Exercise brief: Drop every picture, then transcribe the remaining data exactly.

****

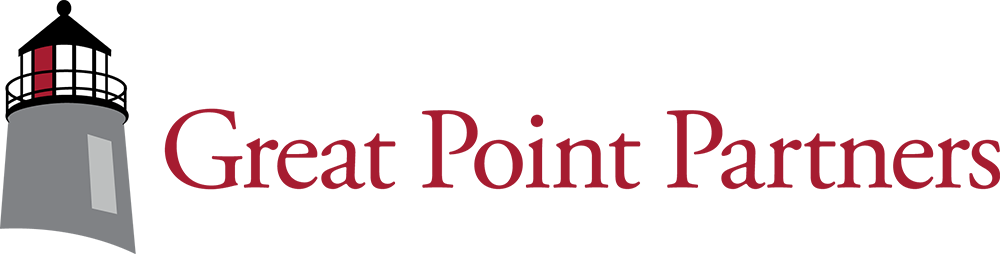 Great Point Partners
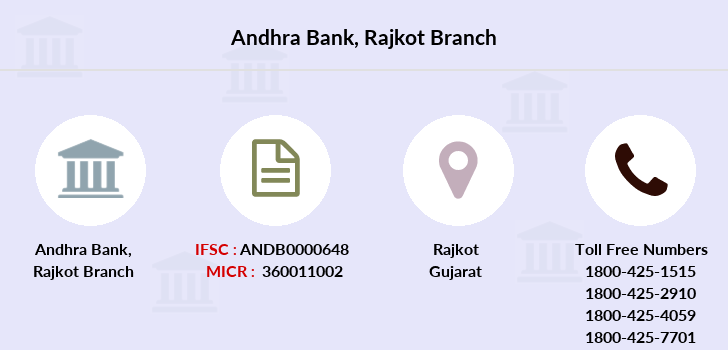 Andhra-bank Rajkot branch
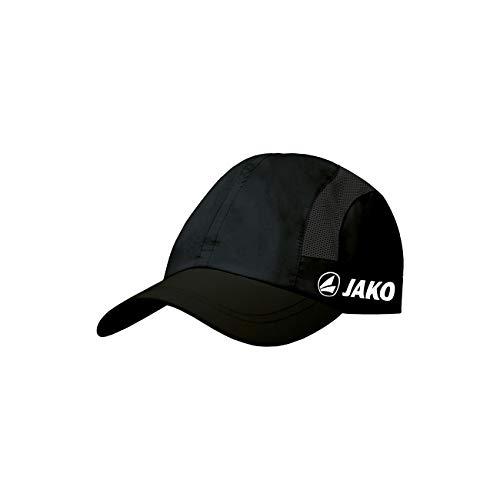 Active Cap (JAKO Cap Active, schwarz, 2)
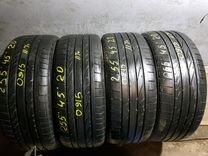 Bridgestone Dueler h/p sport 255/45 r20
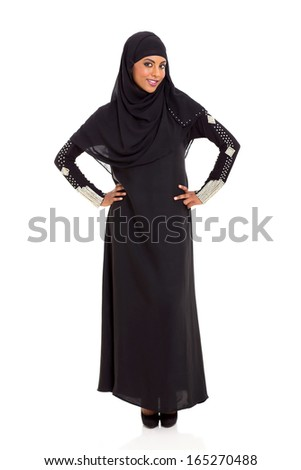 full length portrait of young muslim woman isolated on white - stock photo
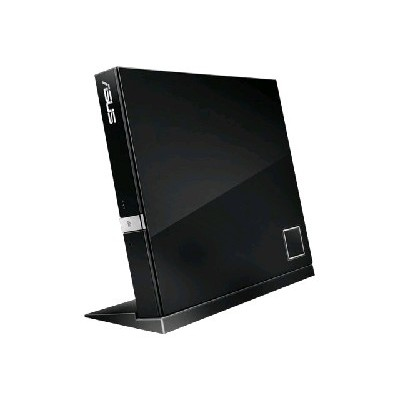 Blu-Ray Asus SBW-06D2X-U/BLK/G/AS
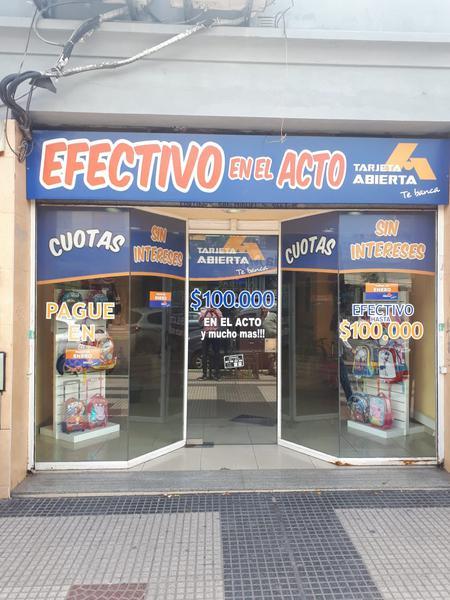 Foto Local en Alquiler en  San Miguel ,  G.B.A. Zona Norte  Tribulato Y Peron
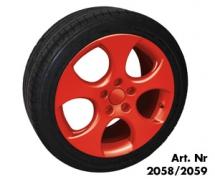 FOLIATEC Spray Film - Červená lesklá 1x400ml (2058)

****

Worked solution:
 Great Point Partners
 Andhra-bank Rajkot branch
 Active Cap (JAKO Cap Active, schwarz, 2)
 Bridgestone Dueler h/p sport 255/45 r20
 full length portrait of young muslim woman isolated on white - stock photo
 Blu-Ray Asus SBW-06D2X-U/BLK/G/AS
 Foto Local en Alquiler en  San Miguel ,  G.B.A. Zona Norte  Tribulato Y Peron
 FOLIATEC Spray Film - Červená lesklá 1x400ml (2058)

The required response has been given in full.